## Description of the task
Update the butter shortage article from "A Butter Shortage Is Sending" to "of food overall." so that "Peak Baking Season" becomes "Holiday Baking Season".

─── Passage provided

A Butter Shortage Is Sending Prices Through the Roof Just Before Peak Baking Season 

The price of butter has increased significantly more than the price of food overall.

Close up on hand spreading butter on rustic bread
Photo: surreal studios/Getty Images

Post-pandemic inflation has driven up the price of everything, including groceries. Consumers can look for ways to ease the pain – perhaps cutting down on name brands – but cost increasings are hard to avoid when they affect underlying food staples. It's why a butter shortage is so hard to stomach. Butter seems to be in everything… or at least everything that tastes delicious.

The price of butter was up 24.6 percent over the 12 months ending in August, according to the Wall Street Journal, a shocking increase that was nearly double the increase of U.S. grocery prices overall over the same period – which itself was 13.5 percent, the largest annual increase since 1979. The butter price increase is reportedly being driven by supply shortages: The U.S. has the lowest amount of butter in storage facilities since 2017. As a result, butter prices were said to have reached $4.77 per unit in the four-week period ending August 27, which is also the most expensive butter has been since 2017.

The reasons for the shortages are multifaceted. Milk production, which apparently usually sees year-over-year growth, recently saw a production decline as increases in underlying costs hurt dairy farmers. Exacerbating the problem is that, as the WSJ explains, butter is actually at the bottom of the milk hierarchy, with milk typically being sold to bottlers, followed by makers of products like ice cream and cheese, before the remainder is churned into butter. Toss in ongoing labor shortages at processing facilities and simply increasing production isn't always an option.

──────
─── Supplied entries

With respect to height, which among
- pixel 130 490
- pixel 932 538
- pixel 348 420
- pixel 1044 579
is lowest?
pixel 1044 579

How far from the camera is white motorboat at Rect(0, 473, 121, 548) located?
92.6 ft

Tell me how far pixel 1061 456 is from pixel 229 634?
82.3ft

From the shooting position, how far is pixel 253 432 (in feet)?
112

──────
─── Supplied entries

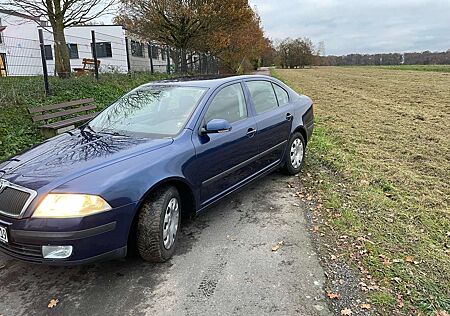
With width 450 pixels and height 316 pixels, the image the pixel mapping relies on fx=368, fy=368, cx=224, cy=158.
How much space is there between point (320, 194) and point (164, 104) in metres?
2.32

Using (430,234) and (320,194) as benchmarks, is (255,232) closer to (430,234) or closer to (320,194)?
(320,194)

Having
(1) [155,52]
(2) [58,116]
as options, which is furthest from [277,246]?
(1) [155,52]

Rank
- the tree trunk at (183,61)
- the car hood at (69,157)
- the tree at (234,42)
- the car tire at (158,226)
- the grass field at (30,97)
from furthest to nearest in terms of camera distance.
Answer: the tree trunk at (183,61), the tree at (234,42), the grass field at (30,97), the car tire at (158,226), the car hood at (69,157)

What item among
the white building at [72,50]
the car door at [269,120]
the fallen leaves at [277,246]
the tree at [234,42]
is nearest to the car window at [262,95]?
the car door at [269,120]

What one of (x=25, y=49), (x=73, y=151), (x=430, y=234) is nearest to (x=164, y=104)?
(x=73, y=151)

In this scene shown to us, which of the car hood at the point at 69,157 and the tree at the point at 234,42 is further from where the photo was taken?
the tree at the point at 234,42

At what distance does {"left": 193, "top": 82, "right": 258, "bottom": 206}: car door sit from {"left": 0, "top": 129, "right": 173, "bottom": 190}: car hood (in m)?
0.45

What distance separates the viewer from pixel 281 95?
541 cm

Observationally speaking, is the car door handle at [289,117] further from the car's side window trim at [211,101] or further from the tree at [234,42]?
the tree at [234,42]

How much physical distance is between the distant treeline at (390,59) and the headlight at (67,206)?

──────
─── Supplied entries

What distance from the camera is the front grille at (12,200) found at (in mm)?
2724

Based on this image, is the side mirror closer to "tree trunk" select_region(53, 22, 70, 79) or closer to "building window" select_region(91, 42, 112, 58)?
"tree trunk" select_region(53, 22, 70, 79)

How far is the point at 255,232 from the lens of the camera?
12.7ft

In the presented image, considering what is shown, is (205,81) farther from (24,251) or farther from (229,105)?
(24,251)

──────

## The completed task
A Butter Shortage Is Sending Prices Through the Roof Just Before Holiday Baking Season 

The price of butter has increased significantly more than the price of food overall.